Should You Force Your Kid To Attend A Camp They Hate?

So you enrolled your kids in summer camp. Last spring (or even winter), you forked over the money, filled out all the forms and patted yourself on the back for doing the work to ensure smooth sailing all summer break. Just one problem… now it’s time for camp and your kid absolutely hates it.

What now? A lot of parents don’t have a choice, camp is the only childcare option. But if you do have a choice, how do you handle it? Is day camp a battle worth fighting?

One Reddit user is in thick of the camp battle now. “I just sent my almost 10 year old daughter off to a sports day camp that she absolutely hates.”

“I am feeling guilty that I am forcing her to go again instead of letting her skip,” she confessed on the Reddit parenting forum.

“She gave me the reasons she doesn’t like it: it’s too long, it’s all boys, it’s not fun!”

So, this camp is not exactly torture.
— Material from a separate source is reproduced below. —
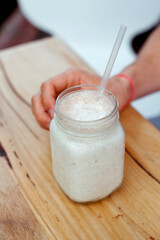 Detail of the handsome man holding milk shake cocktail in a glass bottle with a straw in a cafe. Outside. 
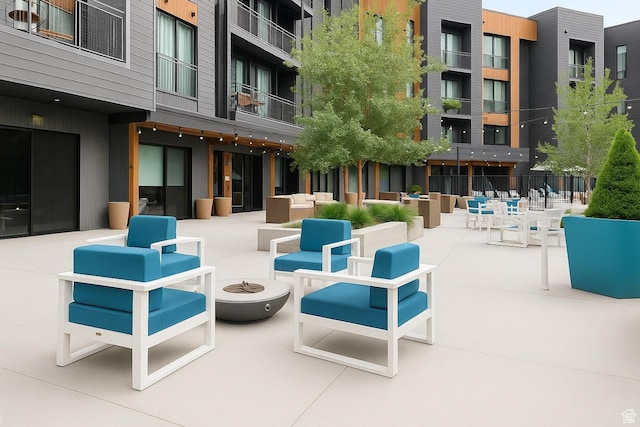 2670 W Canyons Resort Dr Unit 205, Park City, UT 84098 - view of patio featuring an outdoor living space with a fire pit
She even has “2 close friends that are doing it with her.”

When her pep talk failed to inspire an attitude change, she asked Reddit how to handle the remainder of camp, and for “Some extra insight into how I can react when she has to do something she really doesn’t want to do.”
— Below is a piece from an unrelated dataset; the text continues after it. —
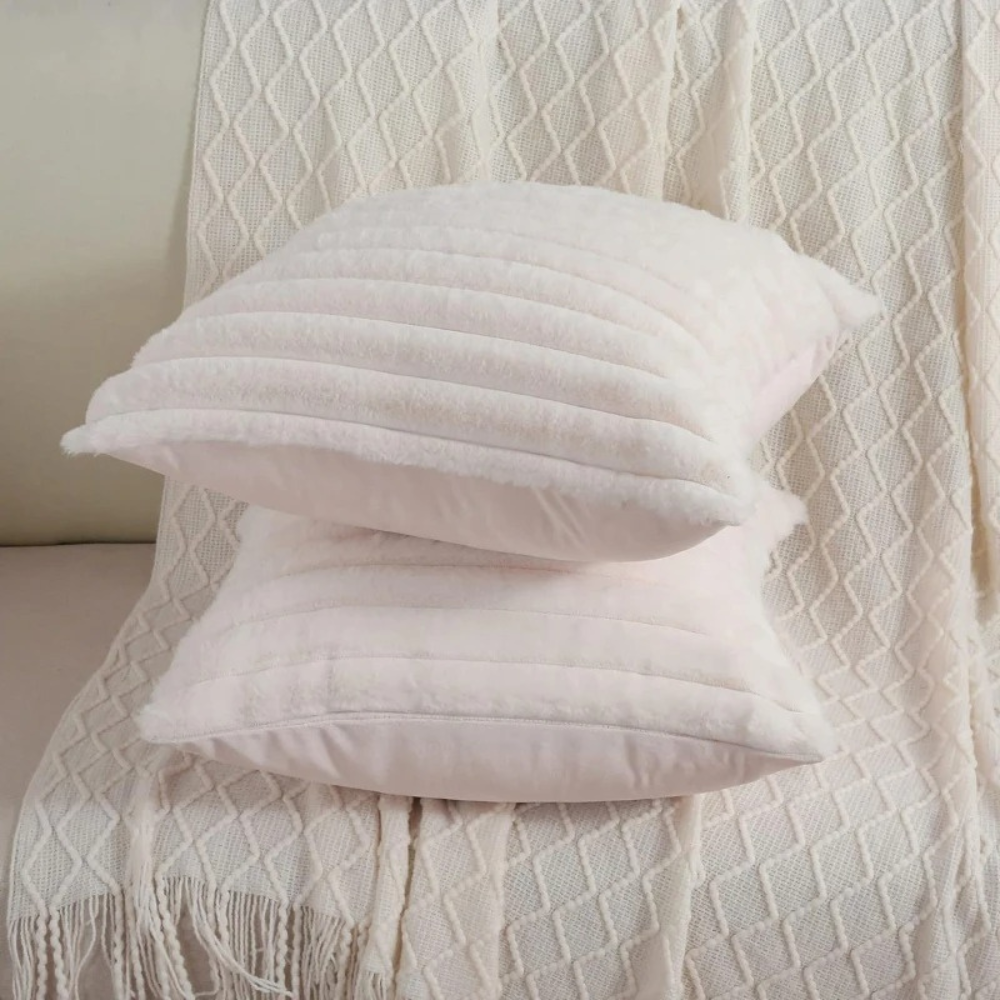 Soft and cozy Throw Pillow White Case set on a textured cream blanket for home decor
Reddit fell into separate camps (see what I did there?) on how to handle it.

Camp U-Gotta-Go

Many readers feel strongly that attendance is non-negotiable. “We all have to do things we dislike throughout life. Allowing a kid to eject sends a horrible message. More important to learn the ‘suck it up’ lesson.”

After all, adversity builds character. “It’s about learning how to overcome our own barriers, stepping outside your comfort zone, and learning something about yourself that maybe you never knew.”

A parent who planned ahead with her daughter shared what works for them: “My daughter is not allowed to sit at home doing nothing all summer. When the camps come out in the winter, she can choose which she likes, but she must choose one. If your daughter chose/agreed to this camp, I would just matter of fact tell her that she needs to go and that’s that.”

Proponents of the ‘my parents did it and I’m fine’ philosophy sounded off too. “I hated camp as a kid. All camps. Just loathed them with a burning passion. I still had to go. And you know what? It was fine.”

Camp Go-AWOL

Over in this camp, we have the ‘my parents did and I’m not fine’ people.

“My mom made me do sports as a kid. I hated it. I still don’t like sports. I still resent my mom for essentially humiliating me by forcing me to do something I was miserable at.”

“When I was 13 my mom forced me to go to boxing classes twice a week and I absolutely hated it. The stress gave me migraines! I ended up skipping the classes and just wandering the streets.”

Others just don’t see summer camp as a hill worth dying on. “There seems to be a consensus on making older kids do recreational things they don’t want to do, and I don’t get it. Don’t make your kids do things they don’t want to do if the thing is supposed to be fun.”

“Sure, we all have to do things we dislike, but why would you use the awfulness of life as an excuse to make your daughter’s life more awful?”

If you’re worried that quitting camp will prevent your child from ever succeeding at anything in life, this comment offers reassurance: “I had a terrible time at camp as a tween and when I asked to quit, my parents agreed. Today, in my 30s, I’m probably the most efficient employee in my workplace, even though there’s plenty in my job that I dislike.”

One parent suggests the better lesson might actually be in letting her quit. “Teach her it’s okay to say no. To give her the time and mental capacity to find things she loves. I know I wouldn’t want to spend my summer vacation at a camp I hated. Not sure why my kid would want to.”

To camp, or not to camp?

Unfortunately, there’s no one-size-fits-all solution. The answer will vary by parenting style and child needs. Is the goal to build character, or to have fun? Are you looking for learning opportunities, or do you trust life to deliver plenty of lessons on its own?

Alternatively, maybe it’s not that deep. If giving in is a relief, cool. If getting the kids out of the house at all costs saves you some sanity, let’s go. A lot of us are just trying to get through the day, and that’s okay too.